I think it is not the masterpiece anyone hoped for, but it's a lot better than the overly negative backlash it is experiencing indicates. It's a good movie, that I'm seeing people write is worse than Alien: Resurrection or even Alien vs. Predator. That is stunningly crazy, in my opinion.


I have not encountered tha it. I agree that is absolutely insane. My problems with the story aside, the film was extremely well crafted.


For those making Blade Runner comparisons consider this: A major part of the reason why Blade runner has become more esteemed with time is the influence it had on other film makers and films. "The Blade Runner look" has become a staple of science fiction films and animation. Its almost asinine to speculate the "importance" of a film 3 days after its release but really, how much influence could this film really have? What does it bring to the table that we've never seen in other films already, not to mention just the other Alien films.

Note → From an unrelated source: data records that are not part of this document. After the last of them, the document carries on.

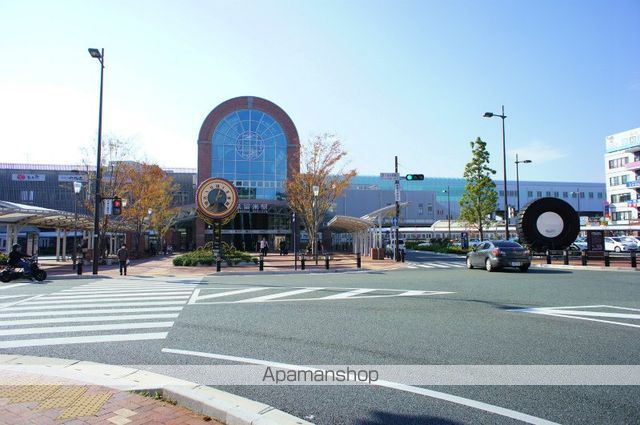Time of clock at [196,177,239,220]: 12:37
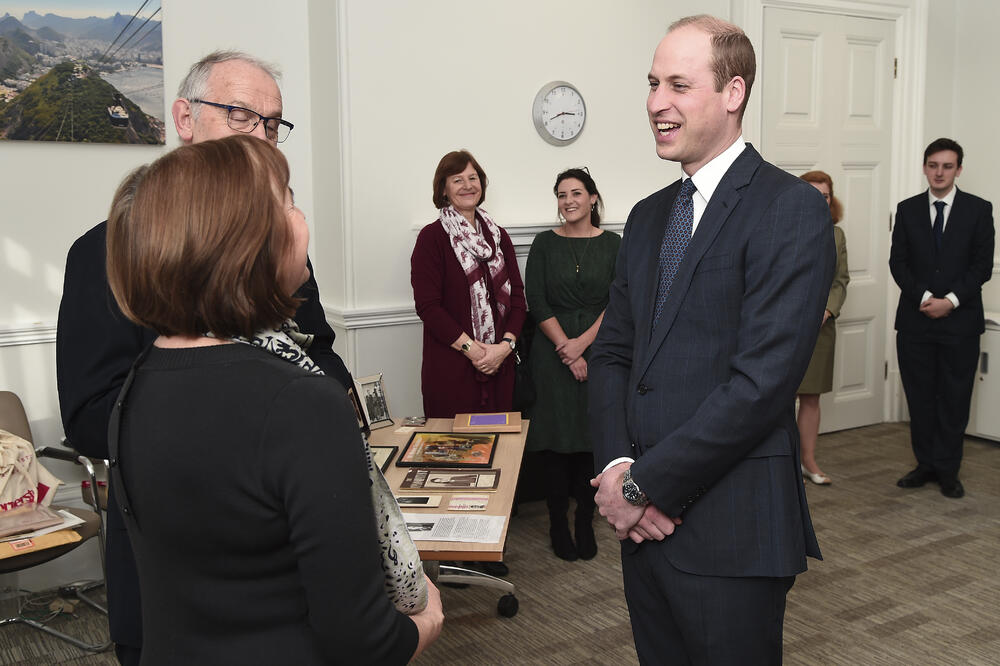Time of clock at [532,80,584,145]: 8:15
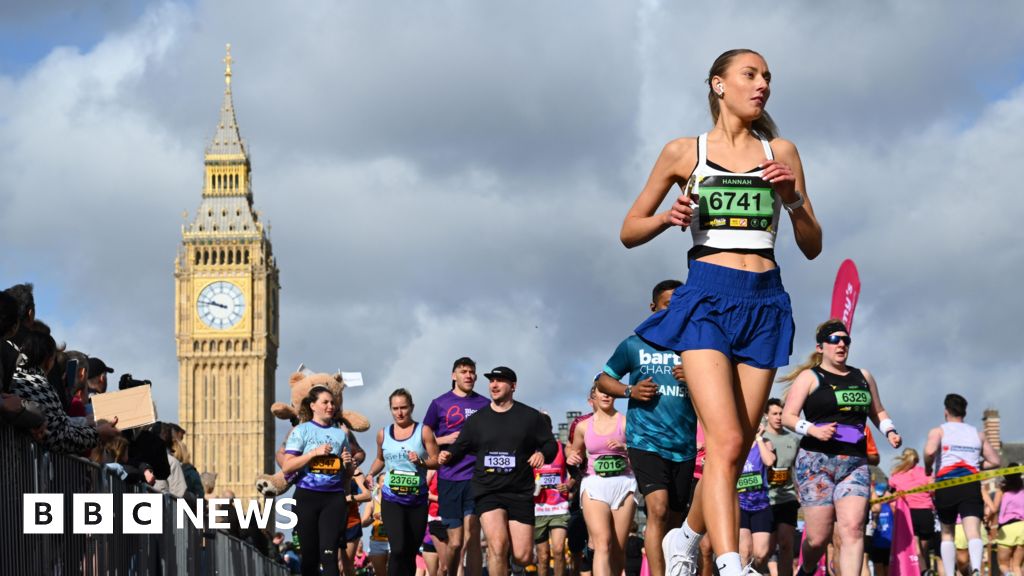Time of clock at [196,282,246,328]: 9:47
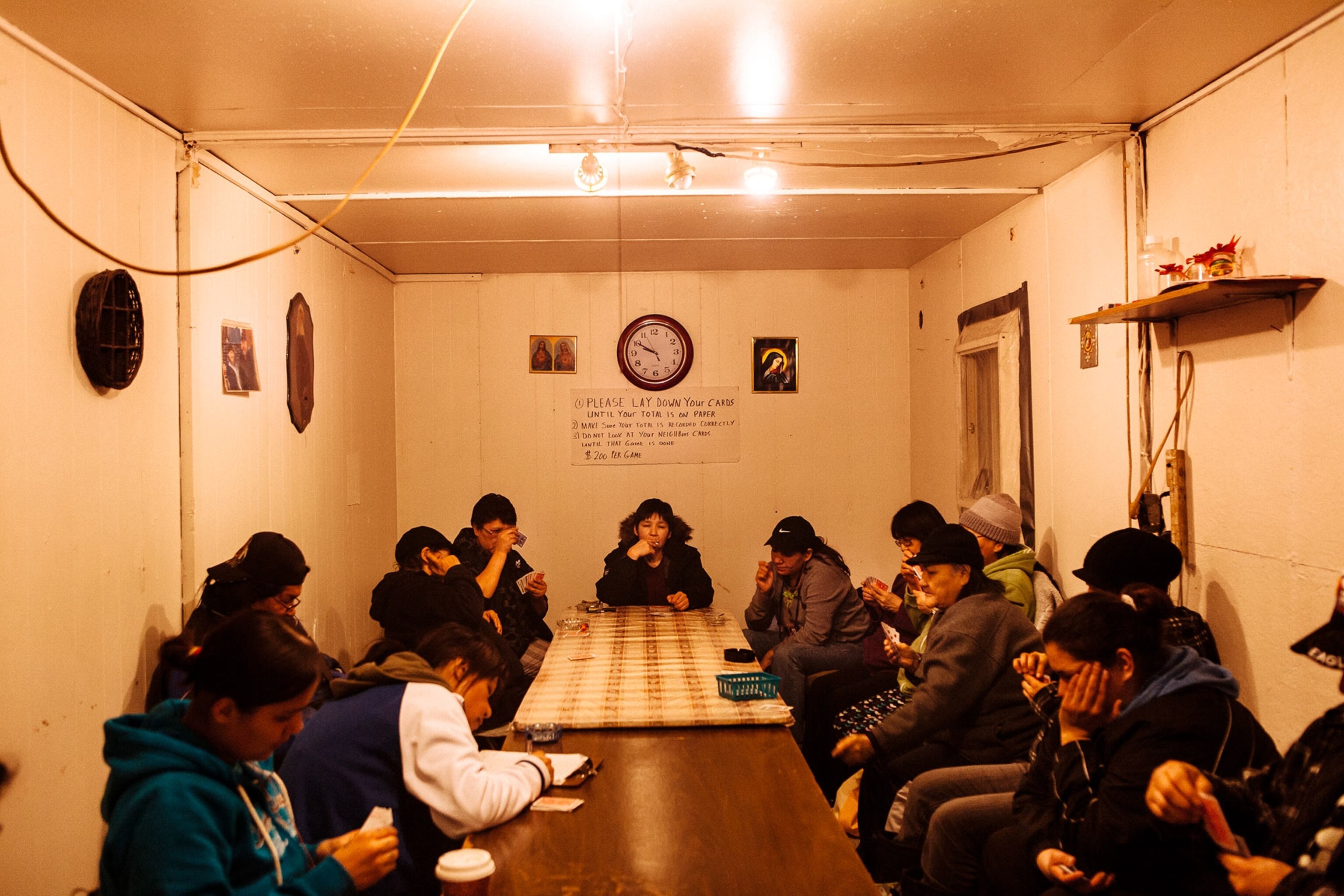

The film does have very solid effects but are they really anything more than what we expect from a film with its budget and pedigree?
 
You do realize almost everything regarding Dinosaurs is based on minimal evidence and theories, right? Till this day, we can't even confirm what a T-Rex truly looked like 65 million years ago and whether or not a male and female raised the pup together.

So why did they need Dr. Grant? Jurassic Park had it's own researchers. :hehe:

Yes our knowledge of what to expect would be very limited, so why wouldn't you want someone that knew as much as possible?


Besides that, the film lays out exactly why the three of them were brought along, simply for reassurance of the lawyer. Dr. Grant had the credentials as a "dinosaur expert" regardless of how useful he would actually be.

You see his role in the film was driven by and explained by THE PLOT.